I pull in at the notorious petrol station and ask the attendant. He doesn’t seem to speak a great deal of English. He just shouts in the general direction of the building and a few faces look up out of the dim interior. He puts the petrol pump nozzle in my fuel tank but doesn’t turn it on. Another guy in greasy blue overalls ambles out to my window for a chat.
“Nice ride,” he smiles. He’s laid back, like a Rasta, but without the trappings.
“I need GHB. Just enough for one night. But it has to be GHB, untraceable, nothing else. No mixed shit. And I don’t want roofies.”
“ Angazi.” He shakes his head and sucks his lips. “I got roofies. More kick. Much better.”
I can tell why this guy’s a drug dealer and not a brain surgeon.
“I don’t want roofies. You can trace it. I need GHB.”
I’m starting to think this is a bad idea. Strictly speaking I don’t even need to be here. You can make your own damn GHB, if you know how. If you have an iPhone and know how to spell Google. But the fear gnawing at my stomach is the reason I came, this dull paranoia, this feeling: you can’t get this by sitting on your Chesterfield in the ’burbs.
It’s hot. The tattiness of this place and the smell of petrol is getting up my nose.
“Well?” I’m trying to act cool but I can hear tick-tock before some ego in a cop car pulls up. I wind my watch.
“Drive around, I’ll see you now,” says the lipsucker.
“What?”
The other attendant chips in. He turns out to be able to speak very good English. They seem amused at my presence.
“Drive around the block, then come back here.

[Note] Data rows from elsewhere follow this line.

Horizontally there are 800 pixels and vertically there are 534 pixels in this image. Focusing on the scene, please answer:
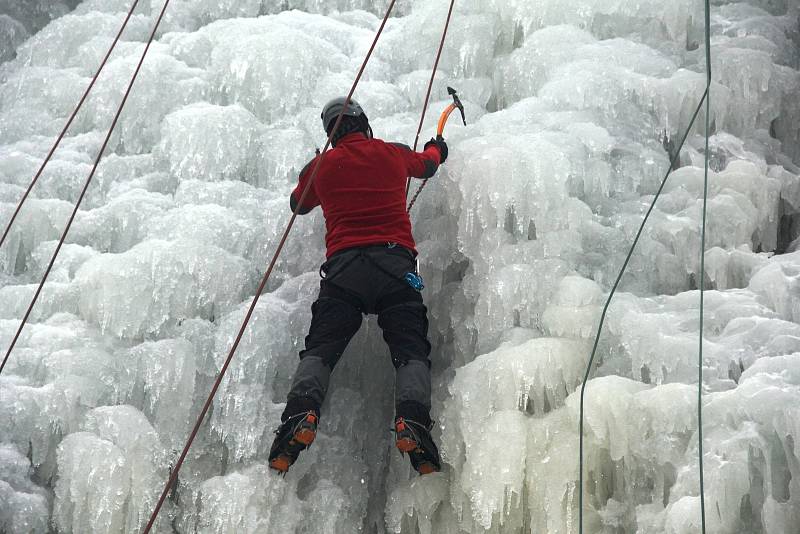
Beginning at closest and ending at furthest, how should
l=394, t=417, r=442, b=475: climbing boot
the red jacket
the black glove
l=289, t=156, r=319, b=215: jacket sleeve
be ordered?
l=394, t=417, r=442, b=475: climbing boot, the red jacket, l=289, t=156, r=319, b=215: jacket sleeve, the black glove

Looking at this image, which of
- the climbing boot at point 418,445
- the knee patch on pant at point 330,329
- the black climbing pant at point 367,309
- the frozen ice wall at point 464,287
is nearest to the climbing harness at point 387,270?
the black climbing pant at point 367,309

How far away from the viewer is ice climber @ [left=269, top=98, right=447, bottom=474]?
10.6ft

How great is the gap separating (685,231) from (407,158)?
1109 millimetres

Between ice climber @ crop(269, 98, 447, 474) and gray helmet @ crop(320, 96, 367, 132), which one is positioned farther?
gray helmet @ crop(320, 96, 367, 132)

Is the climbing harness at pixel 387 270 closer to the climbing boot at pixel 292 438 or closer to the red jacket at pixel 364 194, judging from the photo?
the red jacket at pixel 364 194

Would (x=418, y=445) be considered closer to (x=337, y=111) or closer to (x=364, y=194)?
(x=364, y=194)

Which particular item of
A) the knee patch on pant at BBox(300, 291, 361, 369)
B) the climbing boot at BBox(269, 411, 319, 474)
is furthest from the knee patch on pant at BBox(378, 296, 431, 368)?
the climbing boot at BBox(269, 411, 319, 474)

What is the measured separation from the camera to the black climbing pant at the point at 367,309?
341cm

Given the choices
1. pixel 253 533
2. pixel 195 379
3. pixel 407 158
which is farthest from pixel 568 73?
pixel 253 533

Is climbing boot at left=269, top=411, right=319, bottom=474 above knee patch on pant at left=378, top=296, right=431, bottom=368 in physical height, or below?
below

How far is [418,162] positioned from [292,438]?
1.23 metres

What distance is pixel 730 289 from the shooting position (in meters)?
3.76

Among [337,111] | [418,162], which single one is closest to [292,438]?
[418,162]

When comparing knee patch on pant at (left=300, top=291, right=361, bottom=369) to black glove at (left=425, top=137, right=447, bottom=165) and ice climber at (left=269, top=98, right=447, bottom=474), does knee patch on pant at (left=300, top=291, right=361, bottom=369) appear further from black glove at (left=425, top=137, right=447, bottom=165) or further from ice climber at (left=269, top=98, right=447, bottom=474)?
black glove at (left=425, top=137, right=447, bottom=165)
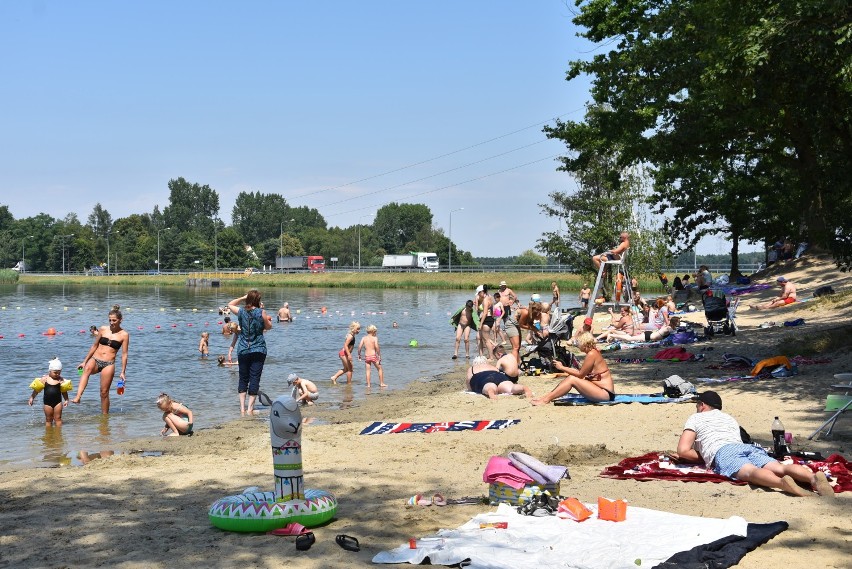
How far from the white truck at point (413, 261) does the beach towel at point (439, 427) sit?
92057 mm

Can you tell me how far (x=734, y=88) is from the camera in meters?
12.9

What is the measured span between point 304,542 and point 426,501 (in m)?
1.37

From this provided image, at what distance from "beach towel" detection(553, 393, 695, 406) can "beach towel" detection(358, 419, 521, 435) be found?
1309mm

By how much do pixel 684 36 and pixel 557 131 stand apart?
757 cm

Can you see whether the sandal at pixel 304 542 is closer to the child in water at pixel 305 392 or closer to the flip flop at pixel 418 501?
the flip flop at pixel 418 501

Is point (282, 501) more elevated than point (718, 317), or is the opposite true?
point (718, 317)

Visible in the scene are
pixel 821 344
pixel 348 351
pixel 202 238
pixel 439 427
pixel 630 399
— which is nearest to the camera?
pixel 439 427

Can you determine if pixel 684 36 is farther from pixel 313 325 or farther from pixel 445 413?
pixel 313 325

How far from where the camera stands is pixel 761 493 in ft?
23.3

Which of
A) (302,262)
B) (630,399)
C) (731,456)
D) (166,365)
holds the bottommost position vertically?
(166,365)

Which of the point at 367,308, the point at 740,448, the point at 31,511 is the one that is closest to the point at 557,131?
the point at 740,448

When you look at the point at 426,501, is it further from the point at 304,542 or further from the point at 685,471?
the point at 685,471

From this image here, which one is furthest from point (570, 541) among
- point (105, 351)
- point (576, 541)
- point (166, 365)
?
point (166, 365)

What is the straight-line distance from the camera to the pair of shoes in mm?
7086
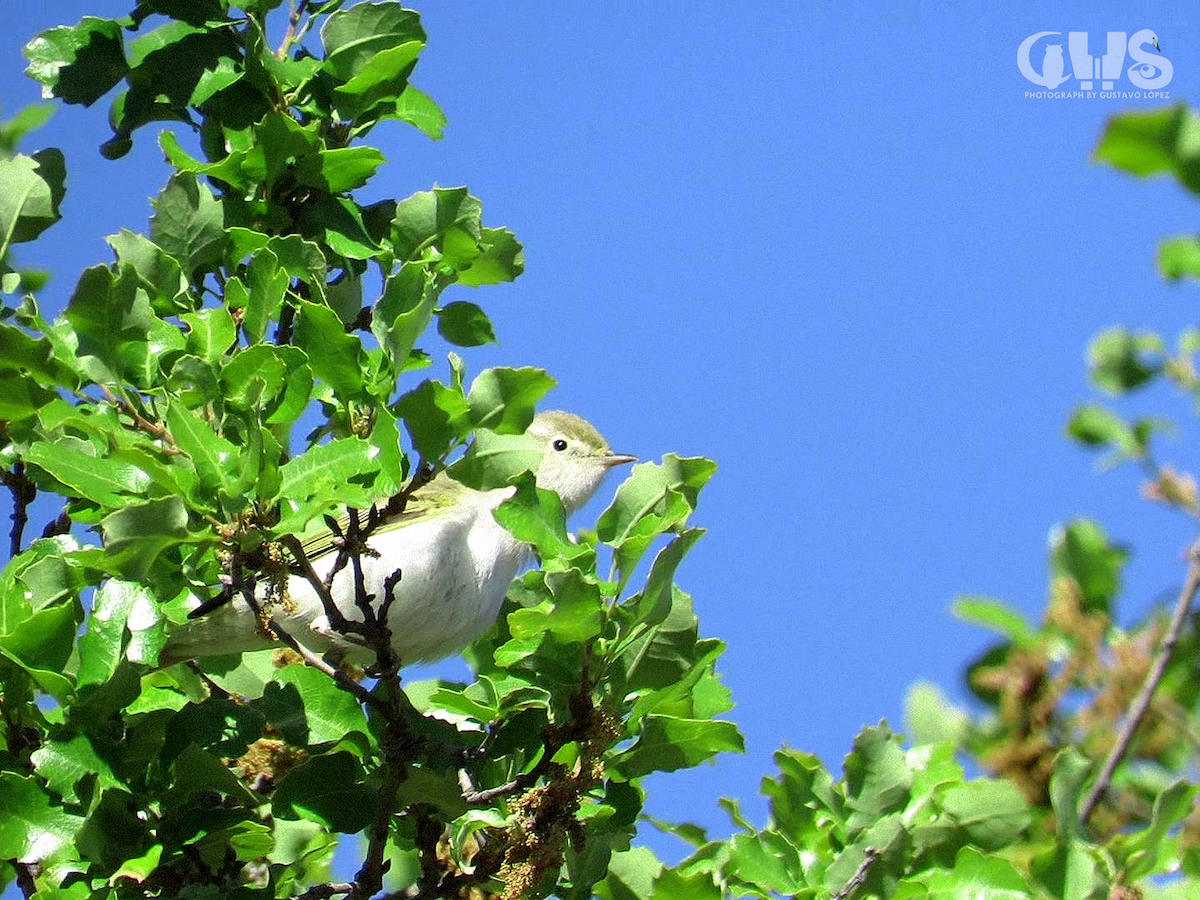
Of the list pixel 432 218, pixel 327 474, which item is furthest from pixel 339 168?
pixel 327 474

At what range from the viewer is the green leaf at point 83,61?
371 centimetres

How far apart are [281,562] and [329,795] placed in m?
0.63

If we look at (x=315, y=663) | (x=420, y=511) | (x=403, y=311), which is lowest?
(x=315, y=663)

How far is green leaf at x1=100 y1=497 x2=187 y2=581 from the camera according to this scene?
8.09 feet

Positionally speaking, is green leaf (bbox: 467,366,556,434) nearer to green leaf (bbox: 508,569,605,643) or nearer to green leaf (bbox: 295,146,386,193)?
green leaf (bbox: 508,569,605,643)

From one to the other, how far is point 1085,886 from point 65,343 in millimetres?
2173

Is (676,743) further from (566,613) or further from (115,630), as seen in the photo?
(115,630)

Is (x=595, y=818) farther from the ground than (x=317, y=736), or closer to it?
closer to it

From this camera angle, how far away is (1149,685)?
5.36 ft

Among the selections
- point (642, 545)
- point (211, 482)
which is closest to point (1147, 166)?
point (642, 545)

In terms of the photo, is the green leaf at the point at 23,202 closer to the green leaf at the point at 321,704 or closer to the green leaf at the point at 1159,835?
the green leaf at the point at 321,704

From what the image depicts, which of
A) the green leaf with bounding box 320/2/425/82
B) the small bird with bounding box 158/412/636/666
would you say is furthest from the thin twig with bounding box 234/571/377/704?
the green leaf with bounding box 320/2/425/82

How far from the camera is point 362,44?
3.59m

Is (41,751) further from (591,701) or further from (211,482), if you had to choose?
(591,701)
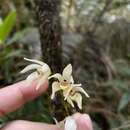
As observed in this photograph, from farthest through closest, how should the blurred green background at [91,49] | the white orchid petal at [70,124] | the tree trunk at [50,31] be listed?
the blurred green background at [91,49]
the tree trunk at [50,31]
the white orchid petal at [70,124]

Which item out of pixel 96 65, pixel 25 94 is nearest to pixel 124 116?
pixel 96 65

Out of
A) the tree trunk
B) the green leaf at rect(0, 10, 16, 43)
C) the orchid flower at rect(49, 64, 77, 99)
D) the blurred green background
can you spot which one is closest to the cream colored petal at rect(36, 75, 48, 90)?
the orchid flower at rect(49, 64, 77, 99)

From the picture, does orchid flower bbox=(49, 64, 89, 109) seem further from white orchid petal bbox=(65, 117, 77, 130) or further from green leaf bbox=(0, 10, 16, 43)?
green leaf bbox=(0, 10, 16, 43)

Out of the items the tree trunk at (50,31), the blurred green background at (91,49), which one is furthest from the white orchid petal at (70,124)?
the blurred green background at (91,49)

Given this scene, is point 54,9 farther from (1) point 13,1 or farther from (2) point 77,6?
(1) point 13,1

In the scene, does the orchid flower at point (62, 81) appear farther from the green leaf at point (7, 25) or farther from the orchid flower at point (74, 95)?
the green leaf at point (7, 25)

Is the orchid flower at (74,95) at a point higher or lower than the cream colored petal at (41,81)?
lower

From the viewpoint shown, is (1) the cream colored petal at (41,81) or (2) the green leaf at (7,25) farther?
(2) the green leaf at (7,25)
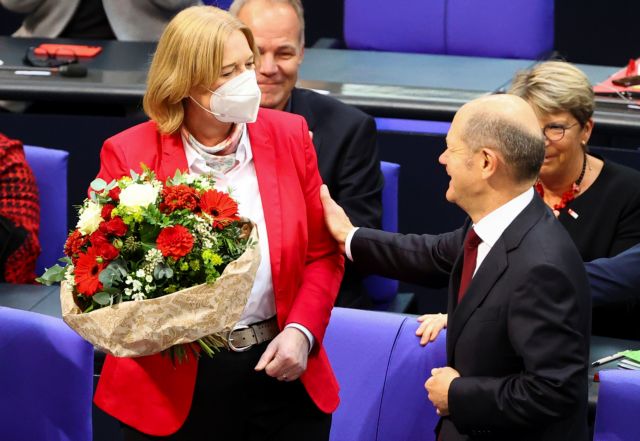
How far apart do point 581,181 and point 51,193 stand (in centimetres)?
163

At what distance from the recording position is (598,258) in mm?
3246

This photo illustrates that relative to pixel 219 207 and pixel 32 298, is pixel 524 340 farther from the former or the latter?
pixel 32 298

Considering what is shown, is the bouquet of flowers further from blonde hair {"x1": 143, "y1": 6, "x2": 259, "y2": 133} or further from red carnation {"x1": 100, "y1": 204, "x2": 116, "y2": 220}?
blonde hair {"x1": 143, "y1": 6, "x2": 259, "y2": 133}

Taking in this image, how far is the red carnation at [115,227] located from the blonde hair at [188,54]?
12.2 inches

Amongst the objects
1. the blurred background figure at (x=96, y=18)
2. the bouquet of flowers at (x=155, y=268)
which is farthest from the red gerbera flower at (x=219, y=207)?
the blurred background figure at (x=96, y=18)

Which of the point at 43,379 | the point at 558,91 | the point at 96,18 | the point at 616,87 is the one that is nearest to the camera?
the point at 43,379

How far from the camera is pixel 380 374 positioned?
2836 mm

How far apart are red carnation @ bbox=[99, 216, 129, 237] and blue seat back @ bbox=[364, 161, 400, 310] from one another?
155cm

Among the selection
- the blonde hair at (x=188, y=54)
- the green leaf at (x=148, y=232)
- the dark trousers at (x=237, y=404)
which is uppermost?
the blonde hair at (x=188, y=54)

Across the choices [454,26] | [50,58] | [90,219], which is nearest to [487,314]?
[90,219]

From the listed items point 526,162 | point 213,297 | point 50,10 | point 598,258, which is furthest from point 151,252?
point 50,10

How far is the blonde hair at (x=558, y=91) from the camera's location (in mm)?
3158

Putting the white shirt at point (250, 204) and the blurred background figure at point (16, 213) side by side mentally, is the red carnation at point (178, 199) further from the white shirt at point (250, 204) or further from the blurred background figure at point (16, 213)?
the blurred background figure at point (16, 213)

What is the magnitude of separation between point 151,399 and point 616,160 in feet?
7.03
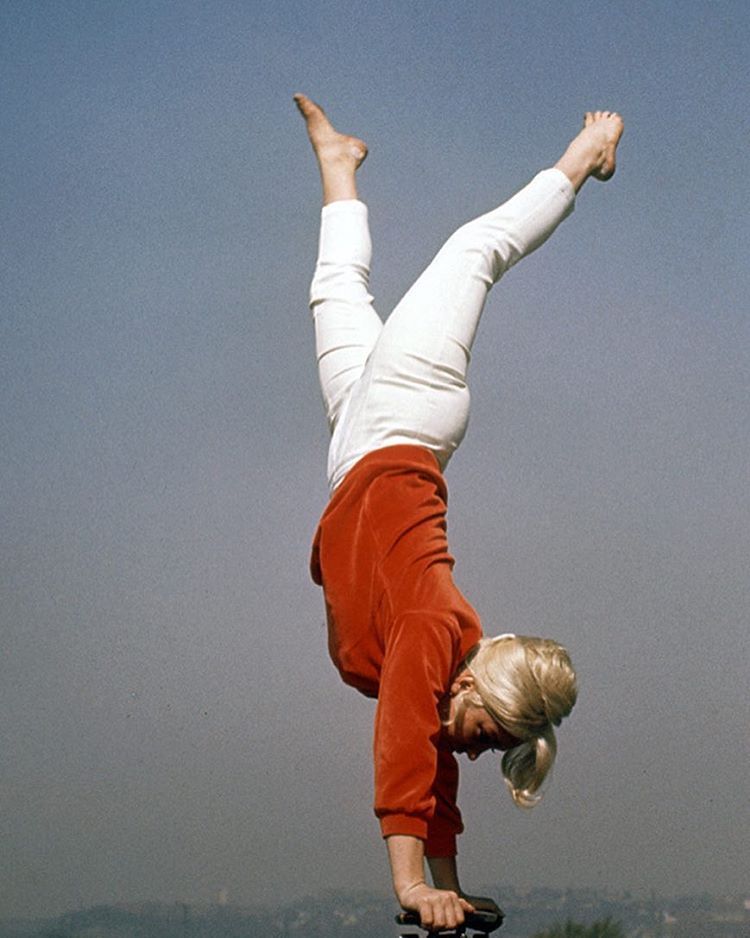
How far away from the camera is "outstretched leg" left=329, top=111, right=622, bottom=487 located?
2.71 metres

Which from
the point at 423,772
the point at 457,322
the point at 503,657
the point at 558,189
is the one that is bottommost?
the point at 423,772

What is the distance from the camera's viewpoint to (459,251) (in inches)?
109

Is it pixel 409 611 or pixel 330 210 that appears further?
pixel 330 210

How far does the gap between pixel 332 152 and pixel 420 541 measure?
939mm

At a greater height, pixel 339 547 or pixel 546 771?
pixel 339 547

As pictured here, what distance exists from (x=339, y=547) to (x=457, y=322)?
0.46 metres

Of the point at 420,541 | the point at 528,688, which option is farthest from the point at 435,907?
the point at 420,541

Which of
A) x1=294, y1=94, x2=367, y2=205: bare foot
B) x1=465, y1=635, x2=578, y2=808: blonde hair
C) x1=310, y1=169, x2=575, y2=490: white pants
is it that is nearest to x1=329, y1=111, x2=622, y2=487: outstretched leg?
x1=310, y1=169, x2=575, y2=490: white pants

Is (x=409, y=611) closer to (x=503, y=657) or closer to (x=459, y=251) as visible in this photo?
(x=503, y=657)

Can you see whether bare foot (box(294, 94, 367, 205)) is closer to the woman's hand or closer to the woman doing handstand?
the woman doing handstand

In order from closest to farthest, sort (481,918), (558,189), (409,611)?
(481,918) < (409,611) < (558,189)

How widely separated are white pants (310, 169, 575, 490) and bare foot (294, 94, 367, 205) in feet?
0.44

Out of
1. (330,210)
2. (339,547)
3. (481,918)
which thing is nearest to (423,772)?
(481,918)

Park in the carwash.”
He takes back his nozzle, closes my petrol cap and pats the back window, leaving a nice set of fingerprints on the glass. It seems that these guys have lost their healthy sense of fear a long time ago.
I cruise around the block feeling like an idiot in my flashy car. This neighbourhood is Dodge City. The roads are full of potholes and the uneven pavements teem with weeds and junk. There are no road names. I should have parked somewhere and caught a taxi in. Doctor Olaf wouldn’t be happy: I can feel my blood pressure spiking. There is a certain relief in pulling into the cool shade of the car wash, until someone switches the damn thing on and the old rollers scratch the shit out of my duco.